On pensait naïvement qu’il se consacrait corps et âme à nous concocter une bonne transition, à nous sortir de ce terrible passage à gué, de cette période de confusion et de doute propice à tous les dangers. Mais non, il complotait en douce pour replonger le pays dans les années les plus noires de son histoire, celle des pendaisons publiques, des aveux radiophoniques obtenus sous la torture, des haines ethniques et des pénuries de toutes sortes. Je me doutais bien que cet homme avait des idées derrière la tête, qu’il tenait un agenda caché. On comprend maintenant pourquoi il refuse de fixer un délai pour la Transition, pourquoi il a peur de publier la liste de son CNRD. Je m’étais contenté de rire quand début Novembre, une amie journaliste française très expérimentée en matière de mœurs politiques africaines m’avait dit : « Vous les Guinéens, vous devriez vous méfier. C’est la fraction extrémiste du PDG qui a organisé ce coup d’Etat. Son objectif ultime ? Hisser par tous les moyens le fils de Sékou Touré au sommet de l’Etat ». Pour moi comme pour la majorité de mes compatriotes, le Lieutenant-Colonel Doumbouya faisait figure de sauveur. Après avoir héroïquement mis à terre le régime démoniaque d’Alpha Condé, il allait nous ouvrir une perspective, vers l’unité nationale et la paix, la concorde et la fraternité. Bref, il allait définitivement nous guérir des démons du passé.
L’illusion n’aura duré que 100 jours ! Le masque est tombé. Notre homme a perdu son visage d’agneau, la voilà en plein-jour, sa grande gueule de loup ! Mais à quelque chose, malheur est bon : le pays sait maintenant à quoi s’en tenir. Celui que l’on prenait pour un nouveau Rawlings, celui que l’on voyait comme un Sankara bis n’est qu’un petit putschiste du dimanche qui ne mérite pas de figurer dans les annales.
Mon dieu, quelle triste manière de rater son destin ! L’homme du 5 Septembre a pris le même chemin que celui du 28 Septembre : directement du sommet de la gloire au cul de basse-fosse ! Comment se peut-on se réclamer démocrate et glorifier le pire tyran de notre histoire ? Comment peut-on prôner l’unité nationale sous l’égide du plus grand tribaliste que la Guinée ait connu ?

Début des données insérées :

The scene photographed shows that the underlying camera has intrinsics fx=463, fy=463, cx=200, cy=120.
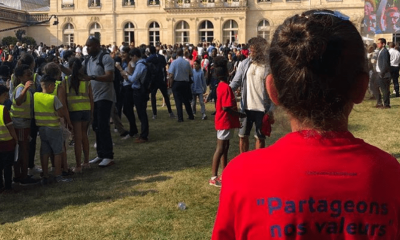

Entendons-nous, Doumbouya, je ne peux vous interdire d’aimer Sékou Touré comme je ne peux empêcher un nazi de saluer Hitler, un Khmer Rouge de chanter Pol-Pot ou un chaman d’invoquer le diable. Mais rien ne vous permet de baptiser ou de débaptiser un édifice ou un lieu public de ce pays. Vous n’en avez pas le droit. Vous n’êtes pas le président de la République. Vous êtes le président d’une Transition dont la mission est d’expédier les affaires courantes et d’organiser le plus vite possible des élections crédibles. Vous n’avez le droit ni de déclarer la guerre, ni de baptiser des monuments, ni de signer des traités miniers ni de nouer ou de rompre des relations diplomatiques.
Si la Guinée était un pays normal, on aurait déjà annulé votre décret illégal et déféré votre personne devant les tribunaux pour forfaiture.